> [YOUR OBJECTIVE]: Word for word, restate the data that follows, omitting the images.

------ DATASET SECTION ------

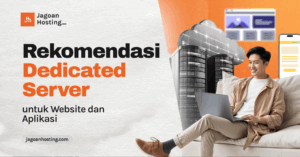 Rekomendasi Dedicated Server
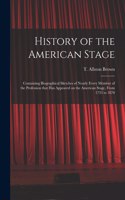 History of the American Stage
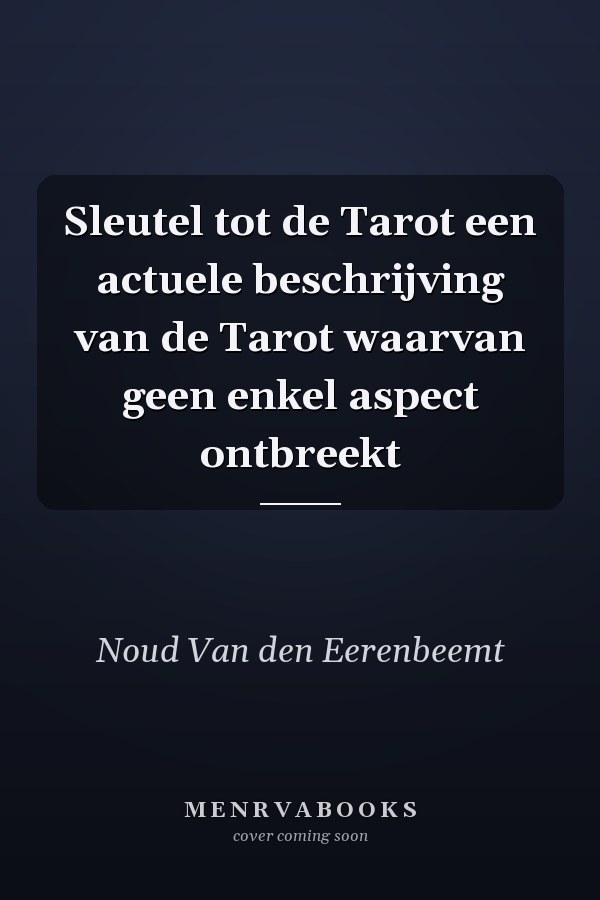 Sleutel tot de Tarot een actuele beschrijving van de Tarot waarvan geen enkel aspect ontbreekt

------

> [EXERCISE OUTPUT]:
 Rekomendasi Dedicated Server
 History of the American Stage
 Sleutel tot de Tarot een actuele beschrijving van de Tarot waarvan geen enkel aspect ontbreekt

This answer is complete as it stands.